## Activity:
Should the word "fraction" occur in a line of the records, copy that line.

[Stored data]
"""

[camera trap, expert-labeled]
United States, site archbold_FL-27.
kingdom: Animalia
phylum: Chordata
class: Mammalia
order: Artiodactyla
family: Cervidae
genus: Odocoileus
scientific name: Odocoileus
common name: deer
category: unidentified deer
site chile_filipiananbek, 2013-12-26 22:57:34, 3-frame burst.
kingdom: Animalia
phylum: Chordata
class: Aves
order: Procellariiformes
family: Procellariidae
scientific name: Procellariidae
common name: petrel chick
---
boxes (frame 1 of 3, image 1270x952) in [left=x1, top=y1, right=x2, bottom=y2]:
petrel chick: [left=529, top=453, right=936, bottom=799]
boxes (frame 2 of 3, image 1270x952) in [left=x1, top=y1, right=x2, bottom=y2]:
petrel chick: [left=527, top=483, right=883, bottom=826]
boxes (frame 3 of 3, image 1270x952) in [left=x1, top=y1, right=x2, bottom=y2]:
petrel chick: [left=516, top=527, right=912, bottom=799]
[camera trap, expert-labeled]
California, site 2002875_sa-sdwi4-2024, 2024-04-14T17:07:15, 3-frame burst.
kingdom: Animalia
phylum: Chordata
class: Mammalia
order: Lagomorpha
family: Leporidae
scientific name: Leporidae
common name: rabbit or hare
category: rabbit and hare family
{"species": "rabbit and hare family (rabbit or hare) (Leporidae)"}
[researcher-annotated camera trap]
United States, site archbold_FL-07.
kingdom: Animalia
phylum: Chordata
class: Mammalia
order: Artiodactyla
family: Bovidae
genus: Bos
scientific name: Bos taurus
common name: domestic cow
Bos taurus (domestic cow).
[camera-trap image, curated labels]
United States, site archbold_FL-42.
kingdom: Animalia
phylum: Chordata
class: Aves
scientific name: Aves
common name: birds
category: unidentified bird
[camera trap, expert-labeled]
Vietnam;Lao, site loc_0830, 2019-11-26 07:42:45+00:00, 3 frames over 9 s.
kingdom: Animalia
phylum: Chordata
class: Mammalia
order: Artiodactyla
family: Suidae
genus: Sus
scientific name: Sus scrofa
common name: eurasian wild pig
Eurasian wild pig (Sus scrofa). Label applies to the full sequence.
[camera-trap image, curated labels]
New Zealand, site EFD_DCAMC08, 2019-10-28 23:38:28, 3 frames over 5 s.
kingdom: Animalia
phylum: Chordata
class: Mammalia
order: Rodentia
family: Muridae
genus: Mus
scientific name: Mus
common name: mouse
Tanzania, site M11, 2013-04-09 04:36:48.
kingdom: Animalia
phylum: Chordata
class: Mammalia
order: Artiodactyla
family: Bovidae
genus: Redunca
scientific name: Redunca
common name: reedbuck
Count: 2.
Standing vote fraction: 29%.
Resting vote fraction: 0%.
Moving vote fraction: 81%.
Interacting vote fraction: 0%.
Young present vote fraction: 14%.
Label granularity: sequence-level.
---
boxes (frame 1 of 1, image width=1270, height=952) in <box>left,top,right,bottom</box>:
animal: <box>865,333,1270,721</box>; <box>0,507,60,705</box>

"""

## Response for this exercise:
Standing vote fraction: 29%.
Resting vote fraction: 0%.
Moving vote fraction: 81%.
Interacting vote fraction: 0%.
Young present vote fraction: 14%.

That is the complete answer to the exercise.